# Simulated astrophysics equations

1. Oct 26, 2013

### conure

Simulated "astrophysics" equations

Hi all,

TL;DR - Please tell me what level of mathematics I require for the equations posted at the end

I am a software developer that is eager to improve my knowledge of maths and physics, however the mathematics required for my BSc only went through algebra then onto trigonometry. I don't know any calculus.

I am currently teaching myself from Khan Academy and a few books (both Maths and Physics) because I have 3 months until the next academic year begins for my degree.

In have been playing around with a light simulater called Kerbal Space Program, and in an attempt to improve both my coding, mathematics and physics I would like to build a calculator that runs on my PC (I'll probably get it running on my phone too) for various orbital transfers.

Effectively, I'm going to have to build a program that accepts a number of variables from a user then crunches the equations seen here:

The problem is, my limited knowledge of mathematics/physics means I'm not sure "how advanced" these equations are. Are they calculus, or basic algebra? Is it likely I can tackle them by brushing up on my basic algebra skills?

Please let me know what I need to focus on to understand the maths involved here!

Thanks

Last edited: Oct 26, 2013
2. Oct 26, 2013

### almeng

I'm no mathematician, but there is no differential calculus in the equations you posted. I could assume then that these equations would be easy enough to program. Possibly brush up on indices and I can see an arccos there (cos^-1) which is also basic trigonometry.

Best of luck
Archie

3. Oct 26, 2013

### Staff: Mentor

Much depends upon what you want to achieve with your project. Basic Hohmann transfers without nit-picky orbital timings and perturbations by nearby bodies can be handled by basic algebra and trig. Crude gravity assist maneuvers likewise, again presuming you don't need precision.

High precision planetary positions are calculated by series-based models, and involve lots of sine and cosine terms. Still manageable with basic algebra/trig if you can fathom the published algorithms.

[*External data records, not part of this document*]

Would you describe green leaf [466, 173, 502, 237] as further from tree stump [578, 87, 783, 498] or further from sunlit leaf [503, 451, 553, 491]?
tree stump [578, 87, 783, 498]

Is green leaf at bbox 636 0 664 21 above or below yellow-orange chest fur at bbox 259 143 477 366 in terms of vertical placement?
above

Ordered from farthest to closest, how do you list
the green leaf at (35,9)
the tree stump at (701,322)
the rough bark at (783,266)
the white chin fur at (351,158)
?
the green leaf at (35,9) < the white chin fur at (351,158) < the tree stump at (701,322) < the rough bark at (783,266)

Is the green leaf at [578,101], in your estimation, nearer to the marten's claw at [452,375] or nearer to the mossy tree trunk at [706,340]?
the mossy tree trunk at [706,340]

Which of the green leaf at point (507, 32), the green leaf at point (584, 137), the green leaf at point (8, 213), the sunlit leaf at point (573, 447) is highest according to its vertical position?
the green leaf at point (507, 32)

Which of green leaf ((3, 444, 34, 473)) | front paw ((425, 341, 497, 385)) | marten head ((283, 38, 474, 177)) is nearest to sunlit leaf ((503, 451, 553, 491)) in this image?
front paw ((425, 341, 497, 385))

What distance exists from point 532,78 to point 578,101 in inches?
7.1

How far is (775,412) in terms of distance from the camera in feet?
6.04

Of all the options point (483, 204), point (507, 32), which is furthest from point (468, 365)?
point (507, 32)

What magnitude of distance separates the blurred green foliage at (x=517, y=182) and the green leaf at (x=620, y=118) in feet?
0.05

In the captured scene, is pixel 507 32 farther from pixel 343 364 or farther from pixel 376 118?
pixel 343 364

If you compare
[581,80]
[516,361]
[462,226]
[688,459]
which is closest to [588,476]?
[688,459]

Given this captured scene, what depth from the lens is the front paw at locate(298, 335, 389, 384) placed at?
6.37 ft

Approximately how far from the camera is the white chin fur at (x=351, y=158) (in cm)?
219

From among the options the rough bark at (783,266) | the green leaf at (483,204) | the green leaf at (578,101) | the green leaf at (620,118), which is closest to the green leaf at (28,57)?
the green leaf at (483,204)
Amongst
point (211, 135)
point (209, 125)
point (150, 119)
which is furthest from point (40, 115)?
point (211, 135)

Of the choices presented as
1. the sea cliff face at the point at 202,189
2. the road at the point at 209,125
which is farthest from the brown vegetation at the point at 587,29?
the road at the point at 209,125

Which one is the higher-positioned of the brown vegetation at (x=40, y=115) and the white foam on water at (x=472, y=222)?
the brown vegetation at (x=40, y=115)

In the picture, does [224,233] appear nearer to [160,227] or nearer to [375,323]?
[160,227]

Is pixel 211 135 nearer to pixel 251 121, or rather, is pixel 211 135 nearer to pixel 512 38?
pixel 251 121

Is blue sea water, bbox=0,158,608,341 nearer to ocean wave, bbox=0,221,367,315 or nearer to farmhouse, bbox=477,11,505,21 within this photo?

A good book for astronomy-type calculations is "Astronomical Algorithms" by Jean Meeus. It's essentially a standard text for those who want to implement astronomy related calculations.

Anything beyond simple orbital maneuvers without precise timing requirements will involve vector algebra. I spotted one vector equation, h = r x v. That's a cross product of radius and velocity vectors to yield the specific angular momentum vector, h.

At the basic computer implementation level everything boils down to basic mathematical operations. So if you've got a 'canned' algorithm, no special math is required. If you want to understand where the algorithms come from or solve problems from scratch by concocting your own solutions, you'll need lots of vector math and you'll soon run into calculus. A good (and very inexpensive!) book to have on hand for this is "Fundamentals of Astrodynamics" by Bate, Mueller, and White.